• How can we celebrate Shakespeare's complex language?
  • How can you trace elements of Michael Wood’s biography in our readings of Hamlet and Macbeth?

Sonnets: There is a narrative arc to these sonnets. Let's also explore what is the best page online to use for the best student experience.
  • Sonnet 18: we'll use this sonnet as a model to start reading sonnets.
  • Let's read these other sonnets: 19, 2, 3, 29, 30, 33, 35, 54, 55, 63, 64, 65, 66, 73, 104.

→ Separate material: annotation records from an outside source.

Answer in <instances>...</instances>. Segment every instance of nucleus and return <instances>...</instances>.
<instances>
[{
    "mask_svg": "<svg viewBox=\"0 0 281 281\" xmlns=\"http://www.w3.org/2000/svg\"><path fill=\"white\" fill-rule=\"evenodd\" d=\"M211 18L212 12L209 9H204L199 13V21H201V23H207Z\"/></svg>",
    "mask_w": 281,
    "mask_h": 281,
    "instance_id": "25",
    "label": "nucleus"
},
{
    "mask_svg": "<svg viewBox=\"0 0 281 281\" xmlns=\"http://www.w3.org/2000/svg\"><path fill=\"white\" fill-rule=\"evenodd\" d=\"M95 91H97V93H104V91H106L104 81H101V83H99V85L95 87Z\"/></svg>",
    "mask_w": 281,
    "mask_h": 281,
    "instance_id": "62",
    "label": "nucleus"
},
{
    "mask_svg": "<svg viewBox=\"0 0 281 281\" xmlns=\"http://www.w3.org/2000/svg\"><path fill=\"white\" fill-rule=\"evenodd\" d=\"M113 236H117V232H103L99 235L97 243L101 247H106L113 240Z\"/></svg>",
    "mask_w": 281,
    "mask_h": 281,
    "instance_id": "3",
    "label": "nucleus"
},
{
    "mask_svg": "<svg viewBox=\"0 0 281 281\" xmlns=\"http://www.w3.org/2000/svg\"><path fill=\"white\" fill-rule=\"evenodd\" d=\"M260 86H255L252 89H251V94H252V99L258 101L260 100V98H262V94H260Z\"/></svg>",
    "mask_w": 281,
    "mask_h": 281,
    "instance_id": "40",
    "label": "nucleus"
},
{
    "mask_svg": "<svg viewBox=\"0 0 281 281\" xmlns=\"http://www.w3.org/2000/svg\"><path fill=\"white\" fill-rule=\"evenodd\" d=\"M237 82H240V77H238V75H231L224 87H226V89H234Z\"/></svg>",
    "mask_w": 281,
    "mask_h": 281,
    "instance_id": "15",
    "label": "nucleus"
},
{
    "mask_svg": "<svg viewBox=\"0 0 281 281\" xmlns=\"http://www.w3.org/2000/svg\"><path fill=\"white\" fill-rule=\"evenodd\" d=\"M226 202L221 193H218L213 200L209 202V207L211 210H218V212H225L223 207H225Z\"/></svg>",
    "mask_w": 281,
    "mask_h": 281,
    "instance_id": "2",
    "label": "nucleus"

  • Celebrate Shakespeare's skill to create strong characters: Hamlet = Renaissance prince, studying philosophy, who must figure out what is the nature of the Ghost's message.
  • Trace elements of binary thinking in Hamlet's language.
  • How does Shakespeare mention Hamlet before we hear about the hero?
  • Appreciate Shakespeare's use of minor characters to illuminate tragedy of Hamlet.

Macbeth: While we read it during our final stages of drafting our research paper, let’s juxtapose its tragic elements to Hamlet.
  • Appreciate how this is Shakespeare's shortest tragedy. (Lincoln's favorite play, too).
  • How does Shakespeare mention Macbeth before we hear about the hero? Why is Lady Macbeth introduced after her husband?
  • How does the supernatural elements and the nighttime setting illuminate the main characters?
  • Juxtapose Hamlet’s hesitation with the Macbeth family’s ambition.
  • What are Macbeth's dimensions of conflict regarding self, family, nation, international, and cosmic?